Set down the part of the Cairo news story that runs from "Cairo is a city" to "Jazeera for days.", word for word.
====== PAGE TEXT ======
-Taken from the Observer
-Cairo-Mahalla-Alexandria - January 2011
News of Egypt’s latest act of self-immolation reached Waleed Shamad whilst he was sitting in the bourse, a dense warren of outdoor shisha cafes tucked away in the back alleys surrounding Cairo’s old stock exchange. An unemployed man had just set himself alight in the middle of a busy street – the twelfth such incident this week. According to a television newsreader, the 35 year old moved to the capital some time ago in the hope of finding work and saving enough money to buy a home and get married, but lack of job opportunities had driven him to despair. “That could be a description of any of us,” said Shamad, pulling his scarf tighter against the cold. “These human blazes are coming so fast, it’s hard to keep track.”
Cairo is a city built for sunny days and balmy nights; come winter-time the wind can lash downtown with a ferocious bite, chilling passers-by to the bone. But that hasn’t stopped Waleed and his friends gathering for their customary late-evening tea out on the pavement to talk through the day’s gossip: the Friday sermons devoted to Islam’s disapproval of suicide, new government restrictions on the purchase of bottled petrol, and of course all the latest from Tunis – where developments have kept the whole group glued to Al Jazeera for days.
“We couldn’t believe our eyes,” grinned Shamad, recalling the sight of Tunisia’s ousted despot Zine El Abidine Ben Ali fleeing a land he had ruled for 23 years. “I’m so proud of the Tunisian people. When you see a friend or brother succeeding in some great struggle, it gives you hope, hope for yourself and hope for your country.”
====== SUPPLIED RECORDS ======
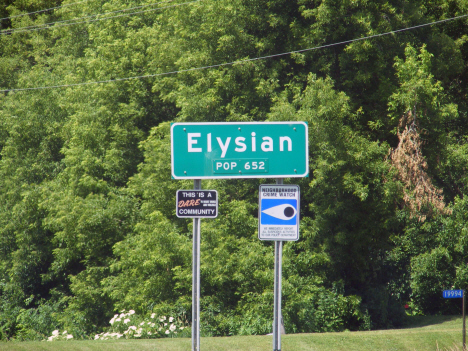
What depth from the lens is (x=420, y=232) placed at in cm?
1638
======
====== SUPPLIED RECORDS ======
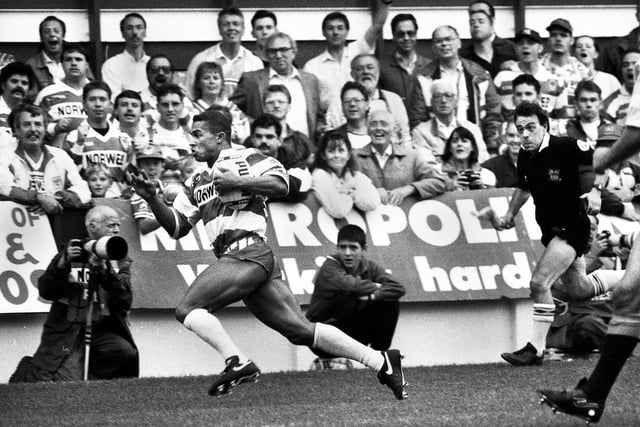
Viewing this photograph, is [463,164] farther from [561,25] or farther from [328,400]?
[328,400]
======
## REPLY:
Cairo is a city built for sunny days and balmy nights; come winter-time the wind can lash downtown with a ferocious bite, chilling passers-by to the bone. But that hasn’t stopped Waleed and his friends gathering for their customary late-evening tea out on the pavement to talk through the day’s gossip: the Friday sermons devoted to Islam’s disapproval of suicide, new government restrictions on the purchase of bottled petrol, and of course all the latest from Tunis – where developments have kept the whole group glued to Al Jazeera for days.